= STATED GOAL =
Reproduce the following material exactly, including every line.

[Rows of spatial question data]
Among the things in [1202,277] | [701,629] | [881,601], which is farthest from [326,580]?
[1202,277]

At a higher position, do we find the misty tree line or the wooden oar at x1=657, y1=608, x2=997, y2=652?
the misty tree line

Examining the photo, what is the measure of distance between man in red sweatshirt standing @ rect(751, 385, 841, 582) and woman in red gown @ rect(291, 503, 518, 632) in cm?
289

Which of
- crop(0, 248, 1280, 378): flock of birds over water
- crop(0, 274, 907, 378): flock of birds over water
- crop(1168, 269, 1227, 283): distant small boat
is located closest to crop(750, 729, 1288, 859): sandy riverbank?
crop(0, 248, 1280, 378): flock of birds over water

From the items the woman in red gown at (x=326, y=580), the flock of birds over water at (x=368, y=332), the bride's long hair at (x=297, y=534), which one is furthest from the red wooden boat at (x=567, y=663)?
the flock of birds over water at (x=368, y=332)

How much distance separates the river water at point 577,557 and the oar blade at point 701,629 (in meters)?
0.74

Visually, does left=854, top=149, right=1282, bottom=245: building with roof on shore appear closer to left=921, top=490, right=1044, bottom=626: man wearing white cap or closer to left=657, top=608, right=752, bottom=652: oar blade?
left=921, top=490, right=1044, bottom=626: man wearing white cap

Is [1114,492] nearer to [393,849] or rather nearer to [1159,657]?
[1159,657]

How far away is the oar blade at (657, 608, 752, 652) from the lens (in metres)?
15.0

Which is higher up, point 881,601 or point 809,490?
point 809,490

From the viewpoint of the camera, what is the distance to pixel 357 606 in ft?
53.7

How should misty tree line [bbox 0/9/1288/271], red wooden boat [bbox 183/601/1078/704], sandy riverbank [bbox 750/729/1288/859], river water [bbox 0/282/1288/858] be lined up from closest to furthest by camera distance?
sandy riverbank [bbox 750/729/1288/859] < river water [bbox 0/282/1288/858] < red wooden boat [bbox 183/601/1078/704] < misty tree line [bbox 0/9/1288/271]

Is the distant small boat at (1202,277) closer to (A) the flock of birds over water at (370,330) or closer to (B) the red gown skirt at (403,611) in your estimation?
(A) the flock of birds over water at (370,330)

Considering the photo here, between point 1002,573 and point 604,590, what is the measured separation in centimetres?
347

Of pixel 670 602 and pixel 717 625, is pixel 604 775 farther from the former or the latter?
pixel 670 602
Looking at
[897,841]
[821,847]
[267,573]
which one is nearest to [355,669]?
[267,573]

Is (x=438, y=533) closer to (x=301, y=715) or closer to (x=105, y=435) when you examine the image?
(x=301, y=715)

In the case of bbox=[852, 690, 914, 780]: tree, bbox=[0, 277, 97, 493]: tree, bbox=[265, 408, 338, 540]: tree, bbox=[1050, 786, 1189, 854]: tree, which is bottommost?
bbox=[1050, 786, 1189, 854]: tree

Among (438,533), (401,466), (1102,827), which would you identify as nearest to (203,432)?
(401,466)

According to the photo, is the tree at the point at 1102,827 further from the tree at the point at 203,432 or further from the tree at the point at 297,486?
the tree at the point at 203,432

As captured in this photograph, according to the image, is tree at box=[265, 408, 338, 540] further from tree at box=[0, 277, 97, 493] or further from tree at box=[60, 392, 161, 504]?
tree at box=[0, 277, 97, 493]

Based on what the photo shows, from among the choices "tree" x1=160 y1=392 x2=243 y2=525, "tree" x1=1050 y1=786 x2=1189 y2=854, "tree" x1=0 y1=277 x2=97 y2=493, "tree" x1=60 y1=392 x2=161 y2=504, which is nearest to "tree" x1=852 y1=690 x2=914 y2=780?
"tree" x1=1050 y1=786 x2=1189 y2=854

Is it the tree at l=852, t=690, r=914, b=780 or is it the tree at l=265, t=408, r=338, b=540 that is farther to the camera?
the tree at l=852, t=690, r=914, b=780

= THE REPLY =
Among the things in [1202,277] | [701,629] | [881,601], which is farthest from [326,580]?
[1202,277]

At a higher position, do we find the misty tree line or the wooden oar at x1=657, y1=608, x2=997, y2=652?
the misty tree line

Examining the photo, what is the measure of distance between man in red sweatshirt standing @ rect(751, 385, 841, 582) and woman in red gown @ rect(291, 503, 518, 632) in cm?
289

Which of
- crop(0, 248, 1280, 378): flock of birds over water
- crop(0, 274, 907, 378): flock of birds over water
- crop(1168, 269, 1227, 283): distant small boat
is located closest to crop(750, 729, 1288, 859): sandy riverbank?
crop(0, 248, 1280, 378): flock of birds over water

From the items the woman in red gown at (x=326, y=580), the flock of birds over water at (x=368, y=332), the bride's long hair at (x=297, y=534), which one is furthest from the red wooden boat at (x=567, y=663)?
the flock of birds over water at (x=368, y=332)

How much distance separates the river water at point 577,557 and the oar blade at point 701,629 (in meters)?
0.74

Visually, does left=854, top=149, right=1282, bottom=245: building with roof on shore appear closer to left=921, top=490, right=1044, bottom=626: man wearing white cap or closer to left=657, top=608, right=752, bottom=652: oar blade?
left=921, top=490, right=1044, bottom=626: man wearing white cap

Is [1114,492] nearer to [393,849] or rather nearer to [1159,657]?
[1159,657]

How far away is the oar blade at (657, 608, 752, 652) from the lens (in metres)?
15.0

Which is higher up, point 881,601 or point 809,490?
point 809,490

From the viewpoint of the camera, what is the distance to pixel 357 606 in ft?
53.7

How should misty tree line [bbox 0/9/1288/271], red wooden boat [bbox 183/601/1078/704], sandy riverbank [bbox 750/729/1288/859], river water [bbox 0/282/1288/858] be lined up from closest to furthest by camera distance?
sandy riverbank [bbox 750/729/1288/859] < river water [bbox 0/282/1288/858] < red wooden boat [bbox 183/601/1078/704] < misty tree line [bbox 0/9/1288/271]

Is the distant small boat at (1202,277) closer to (A) the flock of birds over water at (370,330) or closer to (B) the red gown skirt at (403,611) in your estimation?
(A) the flock of birds over water at (370,330)

Considering the photo here, between point 1002,573 and point 604,590, what is the measured separation in centimetres?
347

Of pixel 670 602 and pixel 717 625, is pixel 604 775 farther from the former or the latter?
pixel 670 602
Looking at
[897,841]
[821,847]
[267,573]
which one is nearest to [355,669]?
[267,573]

Is (x=438, y=533) closer to (x=301, y=715) or closer to (x=105, y=435) when you examine the image?
(x=301, y=715)

In the case of bbox=[852, 690, 914, 780]: tree, bbox=[0, 277, 97, 493]: tree, bbox=[265, 408, 338, 540]: tree, bbox=[1050, 786, 1189, 854]: tree, which is bottommost?
bbox=[1050, 786, 1189, 854]: tree

Among (438,533), (401,466), (1102,827), which would you identify as nearest to (203,432)?
(401,466)

According to the photo, is the tree at the point at 1102,827 further from the tree at the point at 203,432 or further from the tree at the point at 297,486?
the tree at the point at 203,432

As captured in this photograph, according to the image, is tree at box=[265, 408, 338, 540] further from tree at box=[0, 277, 97, 493] or further from tree at box=[60, 392, 161, 504]?
tree at box=[0, 277, 97, 493]

Based on what the photo shows, from among the choices "tree" x1=160 y1=392 x2=243 y2=525, "tree" x1=1050 y1=786 x2=1189 y2=854, "tree" x1=0 y1=277 x2=97 y2=493, "tree" x1=60 y1=392 x2=161 y2=504, which is nearest to "tree" x1=852 y1=690 x2=914 y2=780?
"tree" x1=1050 y1=786 x2=1189 y2=854

Is it the tree at l=852, t=690, r=914, b=780 or is it the tree at l=265, t=408, r=338, b=540 that is farther to the camera?
the tree at l=852, t=690, r=914, b=780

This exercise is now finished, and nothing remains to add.